** PROVIDED DATA follows **

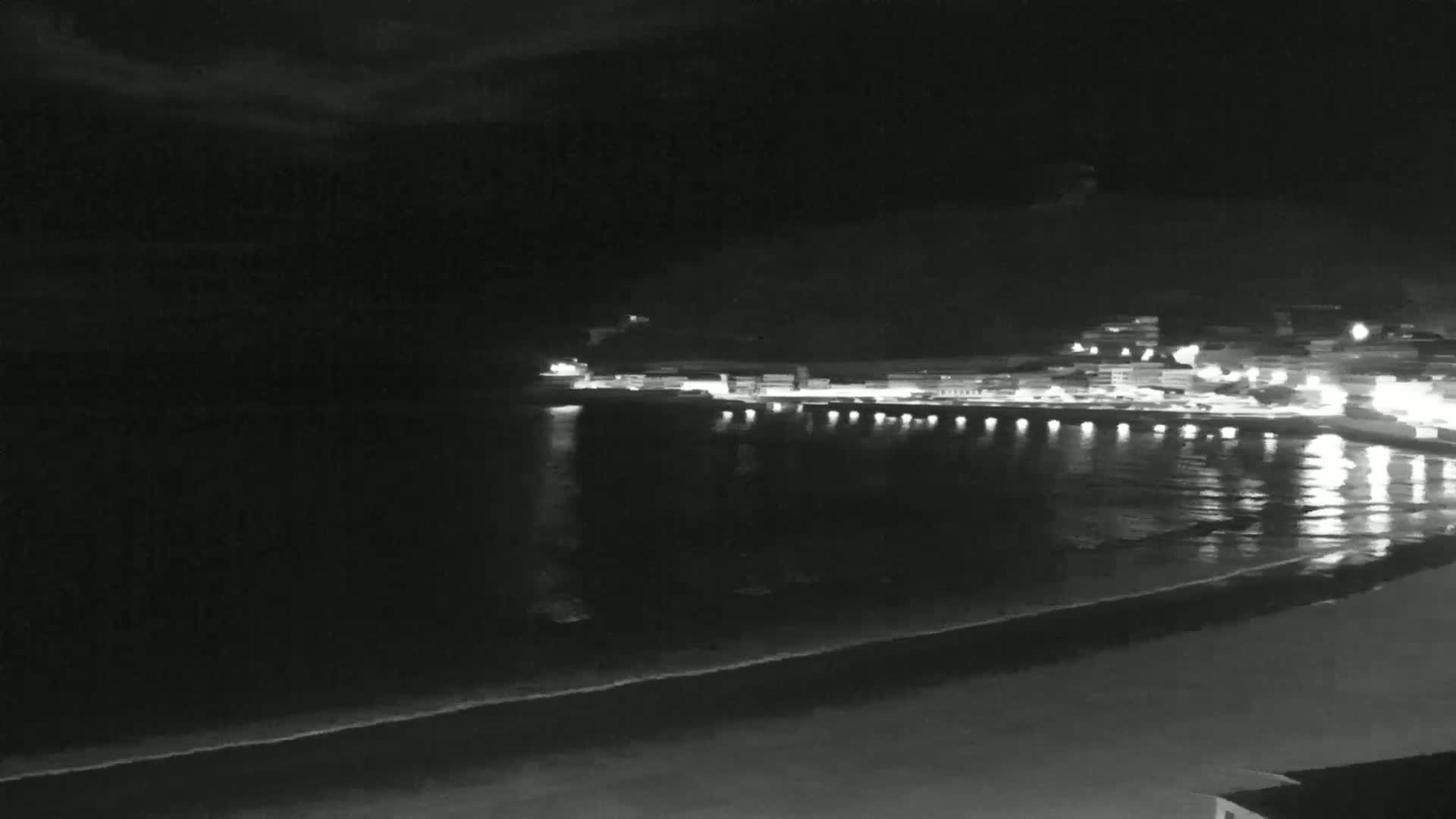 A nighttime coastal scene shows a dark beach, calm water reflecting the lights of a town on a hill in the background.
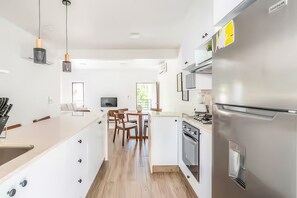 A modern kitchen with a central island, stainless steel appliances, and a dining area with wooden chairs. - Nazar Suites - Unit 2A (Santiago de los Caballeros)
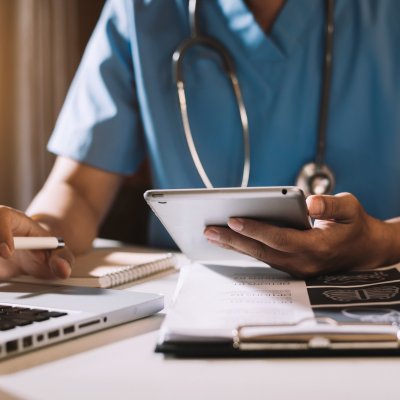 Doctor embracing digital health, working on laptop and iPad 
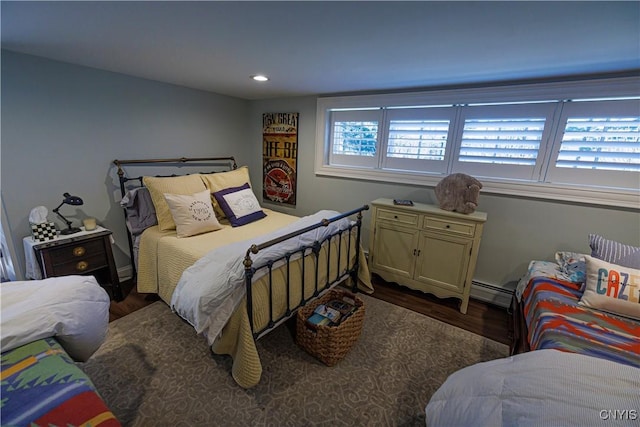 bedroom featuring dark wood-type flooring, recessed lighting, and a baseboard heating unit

** End of PROVIDED DATA **

TASK:
What is needed is every line of the data above, set down exactly but with the images left out.

RESPONSE TO THE TASK:
 A nighttime coastal scene shows a dark beach, calm water reflecting the lights of a town on a hill in the background.
 A modern kitchen with a central island, stainless steel appliances, and a dining area with wooden chairs. - Nazar Suites - Unit 2A (Santiago de los Caballeros)
 Doctor embracing digital health, working on laptop and iPad 
 bedroom featuring dark wood-type flooring, recessed lighting, and a baseboard heating unit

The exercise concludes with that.